Written instruction:
Extend the peer review exchange below on the fluctuation theorem of information exchange, picking up right after its last sentence.

Reading text:
↓

Fluctuation Theorem of Information Exchange within an Ensemble of Paths Conditioned on Correlated-Microstates

Round 1

Reviewer 1 Report

In this article, authors show that mutual information encodes the amount of entropy production of the ensemble paths reaching the coupled states.  Each single microstate is considered as an ensemble of trajectories in local version of fluctuation theorem of information exchange.  Authors start by briefly discussing Crooks and Jarzynski fluctuation theorem, after which they introduce the Ensemble of Conditioned Paths and Dynamic Information Exchange.  In the Corollary, they discuss entropy production in terms of energetic costs for weakly coupled paths followed by an example.

This is a short, but well written article, especially if one considers that the Overview of Fluctuation Theorems is well known fact.  Nevertheless, the clear idea, language, and the useful illustration makes this article a significant contribution.  I recommend publishing this article in Entropy in its present form.

Author Response

Response to Reviewer 1

Comments

First of all, we would like to thank the referee for the very positive responses for the publication of the paper to entropy.

Point 1: In this article, authors show that mutual information encodes the amount of entropy production of the ensemble paths reaching the coupled states.  Each single microstate is considered as an ensemble of trajectories in local version of fluctuation theorem of information exchange.  Authors start by briefly discussing Crooks and Jarzynski fluctuation theorem, after which they introduce the Ensemble of Conditioned Paths and Dynamic Information Exchange.  In the Corollary, they discuss entropy production in terms of energetic costs for weakly coupled paths followed by an example.

↑

Dataset content:

↓

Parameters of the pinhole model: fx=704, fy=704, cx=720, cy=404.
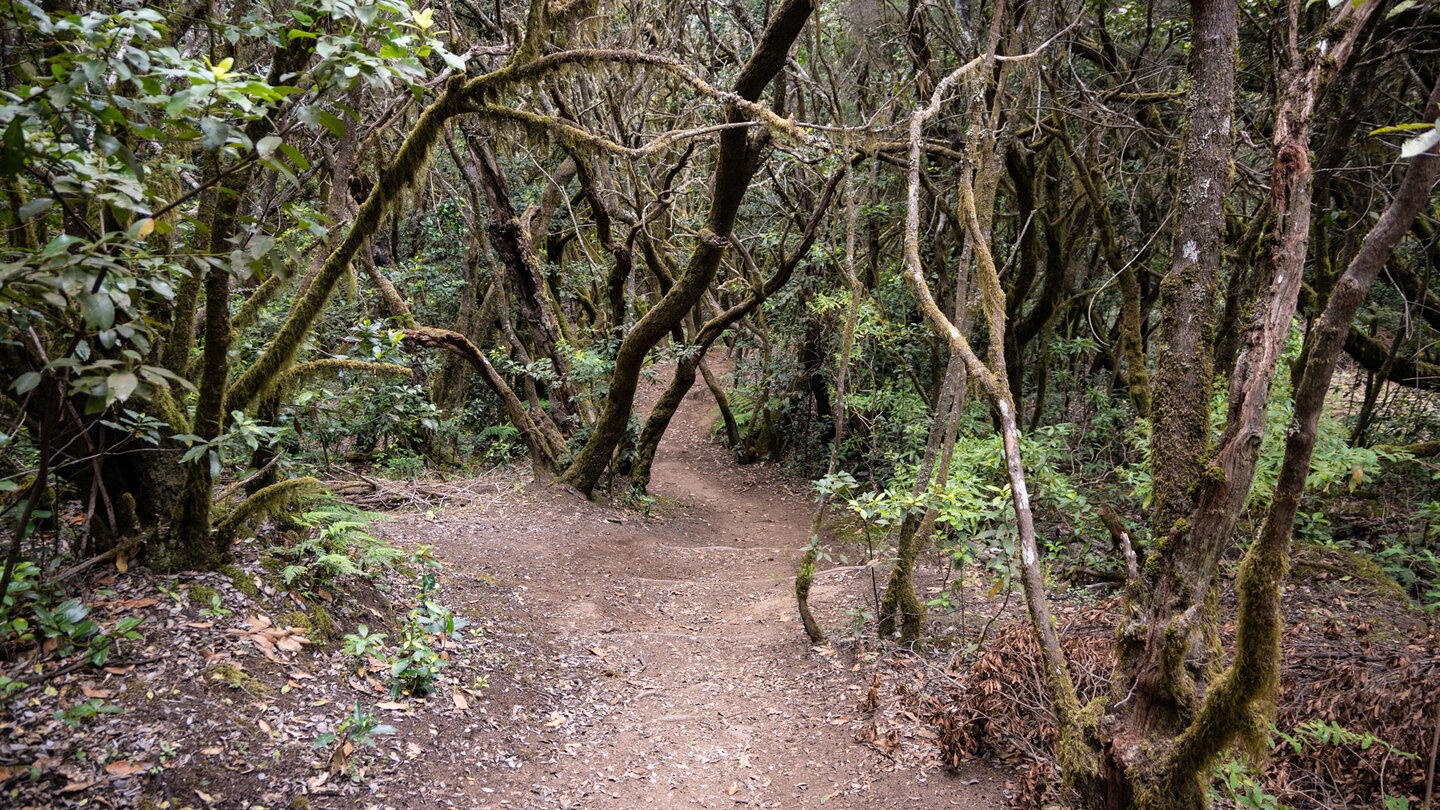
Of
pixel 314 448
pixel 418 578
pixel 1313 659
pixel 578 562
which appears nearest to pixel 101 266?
pixel 418 578

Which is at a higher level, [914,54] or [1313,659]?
[914,54]

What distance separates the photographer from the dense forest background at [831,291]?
2549 mm

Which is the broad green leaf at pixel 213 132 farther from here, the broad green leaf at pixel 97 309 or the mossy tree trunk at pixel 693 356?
the mossy tree trunk at pixel 693 356

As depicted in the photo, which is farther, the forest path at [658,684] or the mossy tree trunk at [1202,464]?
the forest path at [658,684]

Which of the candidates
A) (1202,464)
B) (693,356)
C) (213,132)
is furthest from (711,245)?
(213,132)

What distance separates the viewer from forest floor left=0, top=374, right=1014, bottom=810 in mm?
3078

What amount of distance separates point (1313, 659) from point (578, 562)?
6.53 meters

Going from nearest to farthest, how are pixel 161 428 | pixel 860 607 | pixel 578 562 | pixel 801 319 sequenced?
1. pixel 161 428
2. pixel 860 607
3. pixel 578 562
4. pixel 801 319

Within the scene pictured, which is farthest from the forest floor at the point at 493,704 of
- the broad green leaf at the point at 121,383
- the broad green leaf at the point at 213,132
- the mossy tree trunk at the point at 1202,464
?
the broad green leaf at the point at 213,132

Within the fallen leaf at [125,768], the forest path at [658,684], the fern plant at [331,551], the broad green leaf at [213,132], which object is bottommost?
the forest path at [658,684]

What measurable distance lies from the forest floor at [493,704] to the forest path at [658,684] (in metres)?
0.02

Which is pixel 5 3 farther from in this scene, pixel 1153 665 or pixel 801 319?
pixel 801 319

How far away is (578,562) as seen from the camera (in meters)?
8.17

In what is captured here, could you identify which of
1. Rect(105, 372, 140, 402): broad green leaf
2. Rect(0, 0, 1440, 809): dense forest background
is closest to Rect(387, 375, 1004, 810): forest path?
Rect(0, 0, 1440, 809): dense forest background
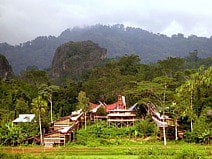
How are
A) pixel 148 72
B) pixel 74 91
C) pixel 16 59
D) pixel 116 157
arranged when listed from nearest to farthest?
pixel 116 157
pixel 74 91
pixel 148 72
pixel 16 59

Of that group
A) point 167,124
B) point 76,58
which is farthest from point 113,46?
point 167,124

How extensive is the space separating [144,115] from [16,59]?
114 m

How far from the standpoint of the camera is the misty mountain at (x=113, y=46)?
147 metres

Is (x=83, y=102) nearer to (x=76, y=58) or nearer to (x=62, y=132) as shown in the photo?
(x=62, y=132)

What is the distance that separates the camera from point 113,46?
14988cm

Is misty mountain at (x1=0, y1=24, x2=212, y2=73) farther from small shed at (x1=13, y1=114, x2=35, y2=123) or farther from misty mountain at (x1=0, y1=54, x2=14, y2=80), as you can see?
small shed at (x1=13, y1=114, x2=35, y2=123)

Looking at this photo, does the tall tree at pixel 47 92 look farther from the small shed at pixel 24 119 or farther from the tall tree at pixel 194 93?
the tall tree at pixel 194 93

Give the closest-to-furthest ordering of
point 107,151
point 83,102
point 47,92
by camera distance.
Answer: point 107,151, point 83,102, point 47,92

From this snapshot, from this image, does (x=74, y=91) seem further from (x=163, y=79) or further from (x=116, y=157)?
(x=116, y=157)

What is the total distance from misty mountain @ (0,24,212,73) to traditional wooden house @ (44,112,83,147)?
326 ft

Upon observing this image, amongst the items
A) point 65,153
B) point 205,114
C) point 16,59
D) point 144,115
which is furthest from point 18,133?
point 16,59

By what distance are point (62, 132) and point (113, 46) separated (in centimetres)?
11624

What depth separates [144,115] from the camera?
1658 inches

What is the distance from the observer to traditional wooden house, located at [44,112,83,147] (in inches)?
1387
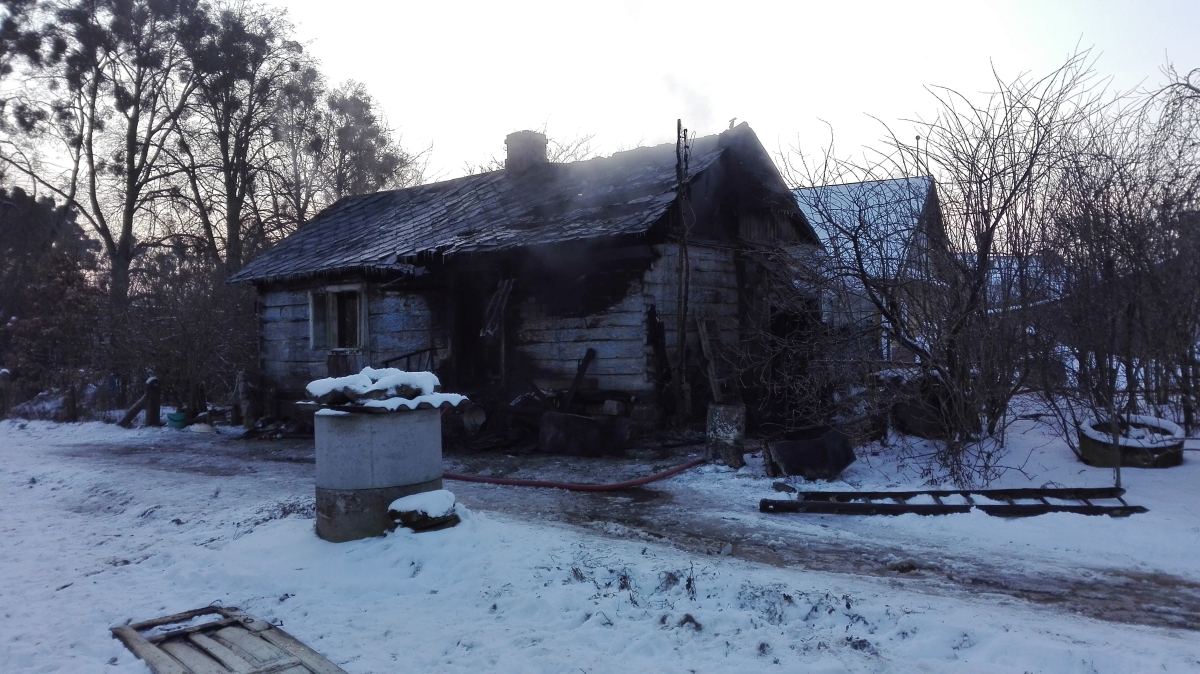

↑

Reply:
Response 1: We agree on this.

Point 2:This is a short, but well written article, especially if one considers that the Overview of Fluctuation Theorems is well known fact.  Nevertheless, the clear idea, language, and the useful illustration makes this article a significant contribution.  I recommend publishing this article in Entropy in its present form.

Response 2: We thank the referee for the recommendation of this article in Entropy.

Author Response File: Author Response.docx

Reviewer 2 Report

Please see the attached file. 

Comments for author File: Comments.pdf

Author Response

Response to Reviewer 2 

Comments

First of all, we would like to thank the referee for providing very constructive comments that enable to improve the weak points of the paper such that the manuscript may reach the high quality required for acceptance in Entropy. We have modified the document (written in blue for modifications) following the referee's comments as follows.

Point 1: The first sentence of the Abstract, “Fluctuation theorems are a class of equalities each of which links a thermodynamic path functional such as heat and work to a state function such as entropy and free energy”, is incorrect. There are several fluctuation theorems not containing thermodynamic state functions, as comprehensively reviewed in Ref. [17] of the present manuscript.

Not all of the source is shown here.